Działo się to w załamaniu góry, tak, iż z murów trudno ich było dojrzeć. Jednakże przy bramie spotkał Kmicic czekającego już księdza Kordeckiego, który zaraz odprowadził go na bok i pytał:
— A coś tak długo robił z Kuklinowskim?
— Wchodziłem z nim w konfidencyą — odparł pan Andrzej.
— Cóż ci mówił?
— Mówił mi, że o chanie prawda.
— Chwała Bogu, który serca pogan zmienić umie i z wrogów uczynić przyjaciół.
— Mówił mi także, iż Wielkopolska się ruszyła…
— Chwała Bogu!
— Że kwarciani coraz niechętniej przy Szwedzie stoją, że na Podlasiu wojewoda witebski, Sapieha, zbił zdrajcę Radziwiłła, mając wszystkich zacnych obywatelów po sobie. Jakoby cała Litwa przy nim stoi, z wyjątkiem Żmudzi, którą Pontus ogarnął…
— Chwała Bogu! Nicżeście więcej ze sobą nie mówili?
— Owszem, namawiał mnie potem Kuklinowski, bym do Szwedów przeszedł.
— Tego się spodziewałem, — rzekł ksiądz Kordecki — złyto człowiek… A ty cóżeś mu odrzekł?
— Boto widzicie, ojcze wielebny, powiedział mi tak: „Kładę na bok moję szarżę poselską, która się za bramą i bez tego kończy, a namawiam cię jako prywatny człowiek.“ A jam go jeszcze dla pewności spytał, czy mogę jako prywatnemu odpowiadać? Powiedział: „Dobrze!“ — wtedy…
— Co wtedy?
— Wtedy dałem mu w pysk, a on się na dół pokocił.
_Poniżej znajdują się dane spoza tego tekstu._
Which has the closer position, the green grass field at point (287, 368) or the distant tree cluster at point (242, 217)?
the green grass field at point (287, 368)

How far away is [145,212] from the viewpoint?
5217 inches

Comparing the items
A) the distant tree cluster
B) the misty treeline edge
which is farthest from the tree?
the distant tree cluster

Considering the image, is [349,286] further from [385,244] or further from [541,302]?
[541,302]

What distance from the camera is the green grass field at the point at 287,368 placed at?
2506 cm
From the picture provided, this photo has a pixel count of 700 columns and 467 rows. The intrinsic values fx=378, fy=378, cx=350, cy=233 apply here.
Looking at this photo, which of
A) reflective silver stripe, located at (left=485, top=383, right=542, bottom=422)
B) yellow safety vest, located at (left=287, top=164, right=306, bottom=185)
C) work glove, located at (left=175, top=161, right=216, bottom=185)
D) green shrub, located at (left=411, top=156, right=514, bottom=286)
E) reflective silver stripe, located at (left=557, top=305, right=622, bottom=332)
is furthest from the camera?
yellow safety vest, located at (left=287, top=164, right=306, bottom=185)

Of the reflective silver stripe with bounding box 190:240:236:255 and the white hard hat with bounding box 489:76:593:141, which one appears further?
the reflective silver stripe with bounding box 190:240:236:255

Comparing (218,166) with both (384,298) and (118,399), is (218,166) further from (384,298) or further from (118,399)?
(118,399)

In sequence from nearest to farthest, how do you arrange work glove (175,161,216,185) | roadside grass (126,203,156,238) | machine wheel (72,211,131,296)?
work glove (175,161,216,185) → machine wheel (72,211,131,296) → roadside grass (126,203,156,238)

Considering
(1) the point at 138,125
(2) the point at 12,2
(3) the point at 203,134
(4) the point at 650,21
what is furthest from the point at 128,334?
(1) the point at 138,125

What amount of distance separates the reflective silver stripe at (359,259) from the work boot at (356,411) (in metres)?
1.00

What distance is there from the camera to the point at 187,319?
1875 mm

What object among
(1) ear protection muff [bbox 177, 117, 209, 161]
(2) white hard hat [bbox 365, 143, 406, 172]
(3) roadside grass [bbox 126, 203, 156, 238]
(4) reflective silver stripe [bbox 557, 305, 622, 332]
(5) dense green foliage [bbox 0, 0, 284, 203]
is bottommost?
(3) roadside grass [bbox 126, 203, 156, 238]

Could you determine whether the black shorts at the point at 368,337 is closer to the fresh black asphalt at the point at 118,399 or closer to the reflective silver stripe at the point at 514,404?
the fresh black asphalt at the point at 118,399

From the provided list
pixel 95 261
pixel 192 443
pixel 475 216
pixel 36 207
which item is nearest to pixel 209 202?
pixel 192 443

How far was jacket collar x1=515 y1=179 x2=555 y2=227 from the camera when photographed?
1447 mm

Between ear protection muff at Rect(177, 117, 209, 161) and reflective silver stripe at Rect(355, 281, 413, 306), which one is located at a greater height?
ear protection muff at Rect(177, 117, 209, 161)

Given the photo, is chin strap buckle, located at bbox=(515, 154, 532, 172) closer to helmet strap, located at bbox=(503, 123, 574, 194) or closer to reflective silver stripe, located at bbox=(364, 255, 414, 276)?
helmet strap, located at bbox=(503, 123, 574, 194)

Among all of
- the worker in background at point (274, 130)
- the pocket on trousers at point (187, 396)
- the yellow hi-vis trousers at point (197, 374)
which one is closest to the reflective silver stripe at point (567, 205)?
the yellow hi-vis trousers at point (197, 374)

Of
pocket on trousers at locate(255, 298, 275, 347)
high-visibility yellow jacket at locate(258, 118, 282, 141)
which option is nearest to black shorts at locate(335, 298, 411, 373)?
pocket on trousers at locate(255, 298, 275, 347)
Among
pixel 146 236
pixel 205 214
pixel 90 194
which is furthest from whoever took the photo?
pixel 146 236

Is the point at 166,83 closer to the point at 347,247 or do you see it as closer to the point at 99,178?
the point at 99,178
— W imię Ojca i Syna i Ducha!
— Nie gniewajcie się, ojcze… Bardzom to politycznie uczynił, a że on tam przed nikim słowa nie piśnie, to pewno!
Ksiądz milczał przez chwilę.
— Z poczciwościś to uczynił, wiem! — odrzekł po chwili. — To mnie jeno martwi, żeś sobie nowego wroga napytał… To straszny człek!
— E! jeden więcej, jeden mniej!… — rzekł Kmicic.
Poczem pochylił się do ucha księdza.
— A książe Bogusław, — rzekł — to mi przynajmniej wróg! Co mi tam taki Kuklinowski! Ani się na niego obejrzę.